Problem to solve:
Images don't belong in the copy. Output the rest of the data exactly.

Records supplied:
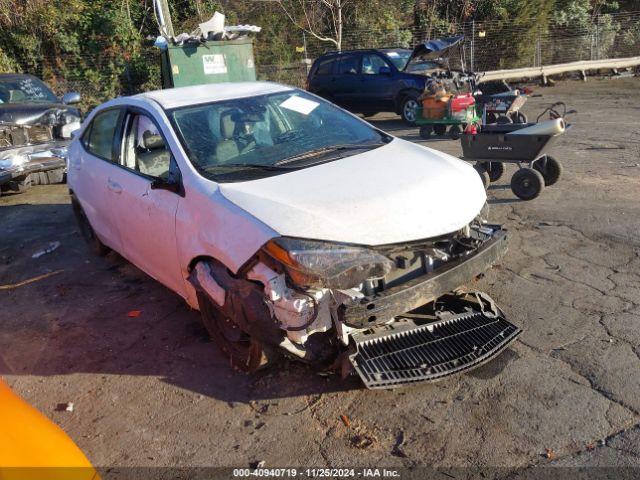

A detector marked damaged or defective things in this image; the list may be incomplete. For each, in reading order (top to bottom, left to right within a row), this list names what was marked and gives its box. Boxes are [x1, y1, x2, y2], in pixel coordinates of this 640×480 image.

damaged white sedan [66, 82, 520, 388]
broken headlight [262, 237, 392, 288]
crumpled hood [220, 138, 484, 244]
crushed front bumper [338, 227, 508, 328]
crushed front bumper [350, 304, 520, 390]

Output:
A detector marked damaged or defective things in this image; the list may be incomplete. For each, in reading order (top to bottom, left to right within a row), this list names what was marked and gives its box. Boxes are [x1, y1, x2, y2], in pixel coordinates of this 640×480 image.

damaged white sedan [66, 82, 520, 388]
broken headlight [262, 237, 392, 288]
crumpled hood [220, 138, 484, 244]
crushed front bumper [338, 227, 508, 328]
crushed front bumper [350, 304, 520, 390]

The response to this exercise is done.